Researchers have described three components of posttraumatic anger:
- Arousal : Anger is marked by the increased activation of the cardiovascular, glandular, and brain systems associated with emotion and survival. Sometimes with individuals who have PTSD, this increased internal activation can become reset as the normal level of arousal and can intensify the actual emotional and physical experience of anger. Conversely, they may use alcohol and drugs to reduce overall internal tension.
- Behavior : Often, the most effective way of dealing with extreme threat is to act aggressively, in a self-protective way. As a result they tend to become stuck in their ways of reacting when they feel threatened. This is especially true of people who tend to be impulsive (who act before they think). Again, as stated above, while these strategies for dealing with threat can be adaptive in certain circumstances, individuals with PTSD can become stuck in using only one strategy when others would be more constructive. Behavioral aggression may take many forms. This may include aggression toward others, passive-aggressive behavior (e.g., complaining, “backstabbing,” deliberately being late or doing a poor job), or self-aggression (self-destructive activities, self-blame, being chronically hard on oneself, self-injury).
- Thoughts and Beliefs : Your thought and beliefs often help you understand your environment. As a result they may at times over-exaggerate threat. Often the individual is not fully aware of these thoughts and beliefs. Yet they cause the person to perceive more hostility, danger, or threat than others might feel is necessary. For example, a combat veteran may become angry when others around him (wife, children, coworkers) don’t “follow the rules.” Common thoughts people with PTSD have include: “You can’t trust anyone,” “If I got out of control, it would be horrible/life-threatening/intolerable.”
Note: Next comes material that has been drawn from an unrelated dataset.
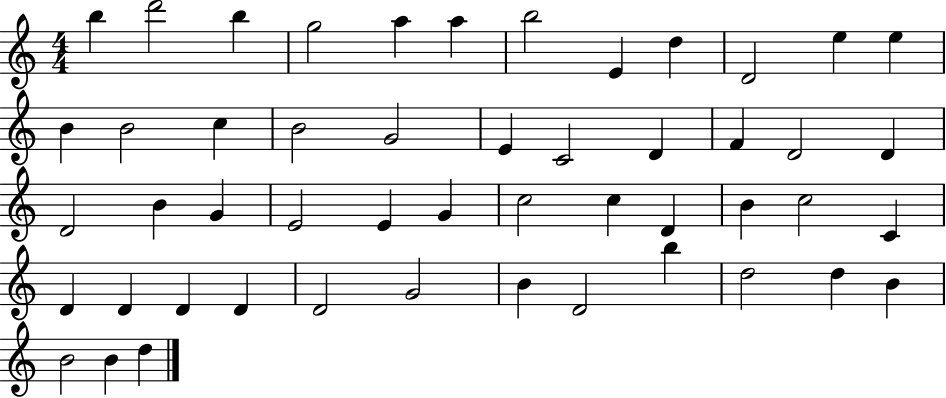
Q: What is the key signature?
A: C major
How can individuals with posttraumatic anger get help?
Cognitive-behavioral treatment applies many techniques to manage these three anger components:
- For increased arousal, the goal of treatment is to help the person learn skills that will reduce overall arousal. Such skills include relaxation, self-hypnosis, and physical exercises that discharge tension.
- For behavior, the goal of treatment is to review a person’s most frequent ways of behaving under perceived threat or stress and help him or her to expand the possible responses. More adaptive responses include taking a time out; writing thoughts down when angry; communicating in more verbal, assertive ways; and changing the pattern “act first, think later” to “think first, act later.”
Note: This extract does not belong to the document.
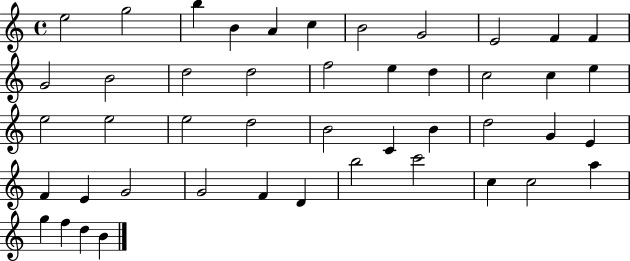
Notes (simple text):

- For thoughts/beliefs, individuals are given assistance in logging, monitoring, and becoming more aware of their own thoughts prior to becoming angry. They are additionally given alternative, more positive replacement thoughts for their negative thoughts (e.g., “Even if I am out of control, I won’t be threatened in this situation,” or “Others do not have to be perfect in order for me to survive/be comfortable”). Individuals often role-play situations in therapy so they can practice recognizing their anger-arousing thoughts and applying more positive thoughts.
There are many strategies for helping individuals with PTSD. As we mentioned most individuals have a combination of the three anger components. Treatment aims to help with all aspects of anger. One important goal of treatment is to improve a person’s sense of flexibility and control. As result he or she does not feel re-traumatized by his or her own explosive or excessive responses. We use treatment as a positive impact on personal and work relationships.
Chemtob, C.M., Novaco, R.W., Hamada, R.S., Gross, D.M., & Smith, G. (1997). Anger regulation deficits in combat-related posttraumatic stress disorder. Journal of Traumatic Stress, 10(1), 17-35.